Assisted Hand Stand Push Ups

Ring Dips

Push Ups

Post times and scalings to comments.

All Levels CrossFit

WOD:

‘J.T.’

21-15-9

Handstand Push Ups

Ring Dips

Push Ups

Post times and any scalings to comments.

Interesting Fact: You are more likely to get attacked by a cow than a shark.

Little bit of pushing yesterday. Get ready for something very different from what we’re used to today. Should be fun! Really. I mean it this time.
Tuesday’s WOD’s

Level 1 CrossFit

WOD:

Modified ‘J.T.’

For time.

21-15-9

Assisted Hand Stand Push Ups

Ring Dips

Push Ups

Post times and scalings to comments.

All Levels CrossFit

WOD:

‘J.T.’

21-15-9

Handstand Push Ups

Ring Dips

Push Ups

Post times and any scalings to comments.

Interesting Fact: You are more likely to get attacked by a cow than a shark.

Little bit of pushing yesterday. Get ready for something very different from what we’re used to today. Should be fun! Really. I mean it this time.
Wednesday’s WOD’s

Level 1 CrossFit

Skill:

Front Squat

7-7-7-5-5

WOD:

15 Minute AMRAP

5x SDLHP

7x KB Swing

9x Squat

11x Sit Up

Post rounds completed and load to comments.

All Levels WOD:

A1. Front Squat 5 reps by  3 sets (5×3) Rest 1 Minute

A2. Chin Ups: 3 Strict/6 Kipping/9 Chest to Bar x 3 Sets, prostate Rest 2 Minutes

B. Unbroken SDLHP: 3 sets x 25 Reps, site rest 45 Seconds

C1. 15 Toes to Bar, case 1 minute rest, 3 sets

C2. 15 Barbell Good Mornings, 1 minute rest, 3 sets

This is the entire workout. Go from A1 to A2 3 times (making the total 3 sets), then complete part B, then complete C1 and C2  3 times total. Go back and forth between A1 and A2, same with C1 and C2.

Post load for front squat, SDLHP, and Barbell Good Mornings to comments, as well as thoughts.

This was a very, very different type of workout from what we normally do, and I really loved it. It is based on a model from OPT’s training website (that is, 2007 CrossFit Games original champion). It is really top notch programming, and after that workout it was easy to tell why he is such a beast!

The workout necessitated a larger focus on technique…good luck getting 3 sets of 25 Sumo Deadlifts completed if your arms are bending early or your starting in a squat position.

This workout was also great because it wasn’t the traditional ‘metabolic conditioning’ that most come to expect from CrossFit. CrossFit trains everything, you know…unknown and unknowable. But when you neglect the strength days, and technique building days, most people begin to experience some sort of diminishing return on their workout. As much as we’d like to think it’s not true, it’s not possible to go 100% after ‘Fran’ or ‘Murph’ day in and day out. This workout wasn’t any less intense, but that intensity should have been found in the form of improved attention on technique, not necessarily flop on the floor once you yell out ‘time’.

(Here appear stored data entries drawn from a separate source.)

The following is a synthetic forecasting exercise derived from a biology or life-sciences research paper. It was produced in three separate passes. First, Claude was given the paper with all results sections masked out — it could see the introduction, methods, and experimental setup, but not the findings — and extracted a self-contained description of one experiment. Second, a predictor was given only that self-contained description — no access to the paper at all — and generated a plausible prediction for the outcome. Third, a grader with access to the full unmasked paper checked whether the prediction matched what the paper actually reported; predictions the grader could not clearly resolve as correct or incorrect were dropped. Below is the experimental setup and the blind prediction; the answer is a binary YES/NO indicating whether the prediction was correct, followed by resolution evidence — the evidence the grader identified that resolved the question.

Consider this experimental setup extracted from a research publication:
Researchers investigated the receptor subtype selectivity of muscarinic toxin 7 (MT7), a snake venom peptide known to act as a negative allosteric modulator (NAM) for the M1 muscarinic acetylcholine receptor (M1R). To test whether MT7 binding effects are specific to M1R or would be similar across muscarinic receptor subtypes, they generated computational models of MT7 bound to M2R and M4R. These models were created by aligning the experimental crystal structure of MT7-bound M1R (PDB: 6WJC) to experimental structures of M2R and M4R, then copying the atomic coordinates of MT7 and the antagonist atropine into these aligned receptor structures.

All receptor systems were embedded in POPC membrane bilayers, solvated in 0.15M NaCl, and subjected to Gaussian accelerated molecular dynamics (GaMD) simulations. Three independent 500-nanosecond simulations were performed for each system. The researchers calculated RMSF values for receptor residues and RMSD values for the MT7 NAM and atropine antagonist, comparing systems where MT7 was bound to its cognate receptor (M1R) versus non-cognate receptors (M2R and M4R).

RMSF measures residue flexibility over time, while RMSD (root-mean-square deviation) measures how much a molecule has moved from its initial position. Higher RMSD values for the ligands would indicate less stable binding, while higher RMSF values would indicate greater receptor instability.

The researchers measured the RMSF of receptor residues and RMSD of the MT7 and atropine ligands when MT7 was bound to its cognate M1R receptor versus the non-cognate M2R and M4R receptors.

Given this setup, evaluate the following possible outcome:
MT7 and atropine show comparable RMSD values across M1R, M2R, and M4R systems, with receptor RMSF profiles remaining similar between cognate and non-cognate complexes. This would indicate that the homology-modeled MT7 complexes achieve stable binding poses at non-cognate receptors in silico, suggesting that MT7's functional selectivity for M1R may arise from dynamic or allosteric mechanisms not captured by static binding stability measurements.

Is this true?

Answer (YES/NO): NO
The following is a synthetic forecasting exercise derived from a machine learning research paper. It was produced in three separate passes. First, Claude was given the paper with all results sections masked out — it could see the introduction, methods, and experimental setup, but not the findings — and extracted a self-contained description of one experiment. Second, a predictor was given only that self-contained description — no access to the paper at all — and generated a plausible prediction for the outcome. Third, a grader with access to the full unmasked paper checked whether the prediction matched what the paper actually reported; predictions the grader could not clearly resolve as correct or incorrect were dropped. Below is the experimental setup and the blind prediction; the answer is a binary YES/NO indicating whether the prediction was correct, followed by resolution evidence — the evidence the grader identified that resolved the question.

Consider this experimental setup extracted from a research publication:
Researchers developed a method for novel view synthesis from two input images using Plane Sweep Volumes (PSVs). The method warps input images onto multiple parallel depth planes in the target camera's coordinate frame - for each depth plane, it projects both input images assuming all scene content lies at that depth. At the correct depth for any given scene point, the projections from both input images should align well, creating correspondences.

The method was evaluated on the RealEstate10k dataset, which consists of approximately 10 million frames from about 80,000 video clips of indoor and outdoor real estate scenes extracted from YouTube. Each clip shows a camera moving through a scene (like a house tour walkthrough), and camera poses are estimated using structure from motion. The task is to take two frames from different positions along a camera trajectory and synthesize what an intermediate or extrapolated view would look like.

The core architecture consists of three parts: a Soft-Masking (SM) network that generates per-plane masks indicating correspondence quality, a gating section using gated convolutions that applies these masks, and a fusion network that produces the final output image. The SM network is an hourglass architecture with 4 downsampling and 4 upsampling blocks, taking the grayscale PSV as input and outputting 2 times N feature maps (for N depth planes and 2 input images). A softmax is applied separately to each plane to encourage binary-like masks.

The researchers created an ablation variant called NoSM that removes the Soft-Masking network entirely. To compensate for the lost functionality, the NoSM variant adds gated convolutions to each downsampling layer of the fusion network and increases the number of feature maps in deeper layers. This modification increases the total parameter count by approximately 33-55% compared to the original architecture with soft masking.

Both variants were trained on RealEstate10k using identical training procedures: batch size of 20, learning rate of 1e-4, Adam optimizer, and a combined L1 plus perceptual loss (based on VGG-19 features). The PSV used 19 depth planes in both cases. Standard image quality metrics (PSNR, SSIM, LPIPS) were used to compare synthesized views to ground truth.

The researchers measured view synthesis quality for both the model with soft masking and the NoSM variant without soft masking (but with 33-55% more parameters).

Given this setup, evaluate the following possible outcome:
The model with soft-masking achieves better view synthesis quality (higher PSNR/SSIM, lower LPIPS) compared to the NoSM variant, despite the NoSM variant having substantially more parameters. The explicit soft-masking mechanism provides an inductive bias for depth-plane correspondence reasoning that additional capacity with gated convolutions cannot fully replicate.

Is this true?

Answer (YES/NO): YES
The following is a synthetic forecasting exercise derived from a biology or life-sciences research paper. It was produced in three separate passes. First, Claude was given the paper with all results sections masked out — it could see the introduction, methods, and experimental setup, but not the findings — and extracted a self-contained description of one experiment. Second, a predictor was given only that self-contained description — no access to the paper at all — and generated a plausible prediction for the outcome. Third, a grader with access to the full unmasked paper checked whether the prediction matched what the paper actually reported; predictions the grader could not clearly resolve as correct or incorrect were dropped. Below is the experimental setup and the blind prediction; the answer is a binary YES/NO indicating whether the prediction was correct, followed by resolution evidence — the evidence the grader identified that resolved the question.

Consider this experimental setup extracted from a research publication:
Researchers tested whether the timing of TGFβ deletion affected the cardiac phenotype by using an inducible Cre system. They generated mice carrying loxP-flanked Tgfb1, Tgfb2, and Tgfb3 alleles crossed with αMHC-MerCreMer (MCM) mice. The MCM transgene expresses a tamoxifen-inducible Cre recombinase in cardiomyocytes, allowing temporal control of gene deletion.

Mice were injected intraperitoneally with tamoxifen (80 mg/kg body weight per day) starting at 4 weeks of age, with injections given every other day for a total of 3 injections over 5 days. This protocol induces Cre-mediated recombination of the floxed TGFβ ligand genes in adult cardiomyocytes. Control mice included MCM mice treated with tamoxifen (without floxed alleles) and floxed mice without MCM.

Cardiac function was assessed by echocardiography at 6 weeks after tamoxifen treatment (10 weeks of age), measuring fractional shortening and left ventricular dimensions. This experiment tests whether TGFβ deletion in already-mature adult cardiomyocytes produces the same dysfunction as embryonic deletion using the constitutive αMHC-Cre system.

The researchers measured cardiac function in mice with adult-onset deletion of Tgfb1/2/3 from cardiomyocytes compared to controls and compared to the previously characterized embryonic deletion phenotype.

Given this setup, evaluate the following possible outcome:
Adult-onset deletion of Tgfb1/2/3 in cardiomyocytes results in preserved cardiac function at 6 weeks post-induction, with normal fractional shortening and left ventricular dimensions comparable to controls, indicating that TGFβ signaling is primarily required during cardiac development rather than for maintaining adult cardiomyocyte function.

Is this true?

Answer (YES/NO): YES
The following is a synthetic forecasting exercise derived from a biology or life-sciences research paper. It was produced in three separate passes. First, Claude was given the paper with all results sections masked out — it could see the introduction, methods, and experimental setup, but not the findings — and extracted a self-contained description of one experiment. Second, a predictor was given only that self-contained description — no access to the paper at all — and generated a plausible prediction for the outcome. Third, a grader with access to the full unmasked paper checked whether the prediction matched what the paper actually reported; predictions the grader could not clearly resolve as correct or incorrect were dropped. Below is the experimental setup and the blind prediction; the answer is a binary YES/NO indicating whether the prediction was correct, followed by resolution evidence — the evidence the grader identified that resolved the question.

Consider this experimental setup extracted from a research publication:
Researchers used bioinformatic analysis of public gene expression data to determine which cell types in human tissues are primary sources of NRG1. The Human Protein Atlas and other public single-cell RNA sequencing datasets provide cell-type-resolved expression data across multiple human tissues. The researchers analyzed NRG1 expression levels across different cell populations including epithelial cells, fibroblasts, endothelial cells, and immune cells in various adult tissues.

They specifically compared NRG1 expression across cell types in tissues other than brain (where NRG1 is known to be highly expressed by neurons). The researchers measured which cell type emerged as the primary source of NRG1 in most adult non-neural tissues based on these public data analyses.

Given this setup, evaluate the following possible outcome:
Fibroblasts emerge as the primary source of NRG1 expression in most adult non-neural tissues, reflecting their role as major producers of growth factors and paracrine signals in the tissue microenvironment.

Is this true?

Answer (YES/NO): NO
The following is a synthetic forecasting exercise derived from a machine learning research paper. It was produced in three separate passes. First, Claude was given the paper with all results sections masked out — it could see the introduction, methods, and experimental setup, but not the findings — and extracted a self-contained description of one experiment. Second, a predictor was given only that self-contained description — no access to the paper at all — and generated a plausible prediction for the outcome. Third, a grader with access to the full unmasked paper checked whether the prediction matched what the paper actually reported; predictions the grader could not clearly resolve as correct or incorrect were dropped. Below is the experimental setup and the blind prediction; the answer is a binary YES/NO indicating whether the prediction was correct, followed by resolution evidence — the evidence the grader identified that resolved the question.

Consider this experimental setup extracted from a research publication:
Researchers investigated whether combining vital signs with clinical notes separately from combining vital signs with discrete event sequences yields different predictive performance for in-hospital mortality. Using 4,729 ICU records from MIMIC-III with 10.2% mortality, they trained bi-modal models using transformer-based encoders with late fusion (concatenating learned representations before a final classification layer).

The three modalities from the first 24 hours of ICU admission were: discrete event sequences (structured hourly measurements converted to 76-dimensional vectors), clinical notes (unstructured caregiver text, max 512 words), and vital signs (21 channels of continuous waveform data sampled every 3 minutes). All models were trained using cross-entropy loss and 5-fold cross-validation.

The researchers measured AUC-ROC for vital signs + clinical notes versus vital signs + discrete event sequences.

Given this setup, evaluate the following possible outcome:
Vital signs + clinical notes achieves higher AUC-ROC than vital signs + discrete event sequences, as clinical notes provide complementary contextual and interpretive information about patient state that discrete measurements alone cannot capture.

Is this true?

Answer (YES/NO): NO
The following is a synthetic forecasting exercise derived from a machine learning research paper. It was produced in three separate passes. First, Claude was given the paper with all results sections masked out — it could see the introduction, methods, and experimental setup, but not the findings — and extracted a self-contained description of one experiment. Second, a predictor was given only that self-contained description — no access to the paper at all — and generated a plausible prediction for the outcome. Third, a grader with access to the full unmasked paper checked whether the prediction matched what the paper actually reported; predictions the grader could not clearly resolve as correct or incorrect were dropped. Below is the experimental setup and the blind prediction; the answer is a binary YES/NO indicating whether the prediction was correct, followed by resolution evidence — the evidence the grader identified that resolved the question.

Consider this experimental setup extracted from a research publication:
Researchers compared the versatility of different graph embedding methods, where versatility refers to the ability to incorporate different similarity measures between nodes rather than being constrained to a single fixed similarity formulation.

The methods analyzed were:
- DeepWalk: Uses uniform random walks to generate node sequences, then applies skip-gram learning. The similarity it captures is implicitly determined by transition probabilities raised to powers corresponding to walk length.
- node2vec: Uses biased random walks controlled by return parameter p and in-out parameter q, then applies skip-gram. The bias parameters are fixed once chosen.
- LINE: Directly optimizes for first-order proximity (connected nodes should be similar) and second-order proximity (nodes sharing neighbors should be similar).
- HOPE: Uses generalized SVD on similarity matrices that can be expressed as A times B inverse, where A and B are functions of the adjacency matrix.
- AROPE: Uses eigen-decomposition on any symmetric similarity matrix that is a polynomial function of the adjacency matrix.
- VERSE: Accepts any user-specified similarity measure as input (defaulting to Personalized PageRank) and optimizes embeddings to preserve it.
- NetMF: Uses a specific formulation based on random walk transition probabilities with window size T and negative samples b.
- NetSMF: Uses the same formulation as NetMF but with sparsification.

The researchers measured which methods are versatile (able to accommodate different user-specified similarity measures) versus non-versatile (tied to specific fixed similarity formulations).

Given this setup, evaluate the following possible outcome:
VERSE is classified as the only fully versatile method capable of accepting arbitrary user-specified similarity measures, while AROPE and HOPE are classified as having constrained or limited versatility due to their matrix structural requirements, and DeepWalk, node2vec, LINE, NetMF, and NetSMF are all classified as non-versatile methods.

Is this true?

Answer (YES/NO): NO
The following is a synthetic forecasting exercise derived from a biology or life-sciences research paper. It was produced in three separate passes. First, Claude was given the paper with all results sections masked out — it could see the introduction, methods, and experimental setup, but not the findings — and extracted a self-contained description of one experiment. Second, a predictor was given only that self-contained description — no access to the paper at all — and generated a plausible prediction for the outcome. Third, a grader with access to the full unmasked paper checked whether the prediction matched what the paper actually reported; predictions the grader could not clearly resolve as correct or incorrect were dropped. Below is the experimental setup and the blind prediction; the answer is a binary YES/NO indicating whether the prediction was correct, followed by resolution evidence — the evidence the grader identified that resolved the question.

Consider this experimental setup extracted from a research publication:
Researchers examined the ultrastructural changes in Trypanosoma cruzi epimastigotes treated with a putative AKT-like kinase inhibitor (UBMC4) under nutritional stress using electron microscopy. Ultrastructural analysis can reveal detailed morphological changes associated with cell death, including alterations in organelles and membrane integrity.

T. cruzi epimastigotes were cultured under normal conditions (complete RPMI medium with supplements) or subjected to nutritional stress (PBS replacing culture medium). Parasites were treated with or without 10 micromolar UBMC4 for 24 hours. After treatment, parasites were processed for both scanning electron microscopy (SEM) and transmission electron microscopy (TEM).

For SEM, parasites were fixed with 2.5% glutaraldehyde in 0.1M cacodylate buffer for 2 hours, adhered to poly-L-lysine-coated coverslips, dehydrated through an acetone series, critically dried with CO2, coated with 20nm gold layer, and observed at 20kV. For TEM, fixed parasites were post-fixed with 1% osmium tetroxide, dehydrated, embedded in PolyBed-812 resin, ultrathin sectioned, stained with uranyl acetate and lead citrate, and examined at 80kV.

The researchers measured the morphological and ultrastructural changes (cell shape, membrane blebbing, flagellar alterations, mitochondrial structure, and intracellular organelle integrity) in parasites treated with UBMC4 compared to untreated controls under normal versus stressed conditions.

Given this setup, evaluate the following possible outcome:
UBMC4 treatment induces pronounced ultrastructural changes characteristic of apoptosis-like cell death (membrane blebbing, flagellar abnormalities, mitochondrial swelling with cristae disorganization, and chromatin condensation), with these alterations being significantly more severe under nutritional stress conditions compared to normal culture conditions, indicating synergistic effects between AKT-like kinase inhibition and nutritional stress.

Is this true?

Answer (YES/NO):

Workouts like this will do a lot to improve your performance on those benchmarks though. Get ready to see more of this at our gym, probably once to twice a week. Which days you might ask? Well…it IS still CrossFit people! Having different focuses in your training doesn’t make it any less constantly varied!

P.S. Awesome job on the ‘Unbroken’ Sumo Deadlift High Pulls! That was No Joke!!!
Tuesday’s WOD’s

Level 1 CrossFit

WOD:

Modified ‘J.T.’

For time.

21-15-9

Assisted Hand Stand Push Ups

Ring Dips

Push Ups

Post times and scalings to comments.

All Levels CrossFit

WOD:

‘J.T.’

21-15-9

Handstand Push Ups

Ring Dips

Push Ups

Post times and any scalings to comments.

Interesting Fact: You are more likely to get attacked by a cow than a shark.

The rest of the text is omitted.